Minggu lalu, tepatnya pada hari Sabtu, 2 Desember 2017, saya berseta teman saya Riska Villa Sari memutuskan untuk mengobati rasa penasaran kami akan kota kecil yang menurut kami unik ini. Perjalan kami tempuh selama kurang lebih tiga setengah jam dengan menaiki bus antarkota Semarang- Surabaya ber- AC dengan tarif biasa, yaitu 22 ribu rupiah. Kami memutuskan untuk berangkat pada saat matahari masih malu menampakkan sinarnya, sekitar pukul 04.30 dari Terminal Terboyo Semarang dan sampai di Lasem pada pukul 07.40. Kami memilih untuk berangakat di pagi hari agar kami mempunyai waktu yang panjang untuk menjelajahi seluk beluk kota ini.
Ketika memasuki kota Lasem, satu hal menarik telah saya dapati. Hamparan luas sawah garam menyapa kami pagi itu. Burung-burung yang menari diatasnya semakin memperindah pemandangan. Ketika mata ini mengarah ke depan, terlihat deretan bukit yang panjang membentang biru. Saya bertanya kepada salah seorang di samping saya yang kebetulan dia adalah orang Rembang, Mas Sugeng namanya. “ itu masih termasuk bagian dari daerah Lasem, Mbak! Tetapi bukan semua, hanya sebagian. Namun, dari ujung sana samapai ujung sana, semua itu masih termasuk wilayah Rembang” terangnya.

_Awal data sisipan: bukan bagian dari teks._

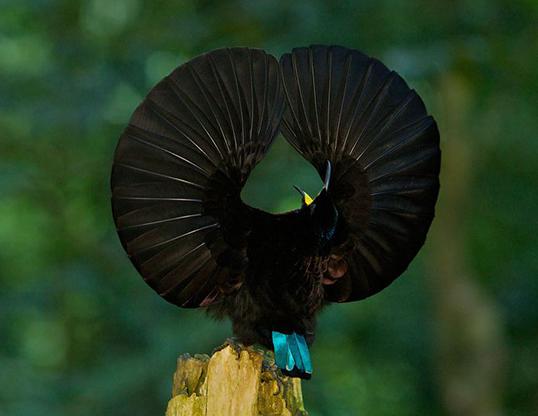 Picture of a victoria's riflebird (ptiloris victoriae)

Saya semakin penasaran akan kota ini. Terlebih lagi ketika mas Sugeng menegaskan kembali jika kita berada di pantai, kita bisa melihat gunung, dan ketika kita digunung kita bisa melihat pantai. Sejujurnya itu adalah pernyataan yang cukup menngelitik pikiran dan telinga. Namun, ketika saya renungkan ternyata benar, karena tidak semua tempat yang mempunyai gunung tinggi, kita bisa melihat laut dari atasnya ataupun sebaliknya. Ini salah satu keunikan yang kami temukan.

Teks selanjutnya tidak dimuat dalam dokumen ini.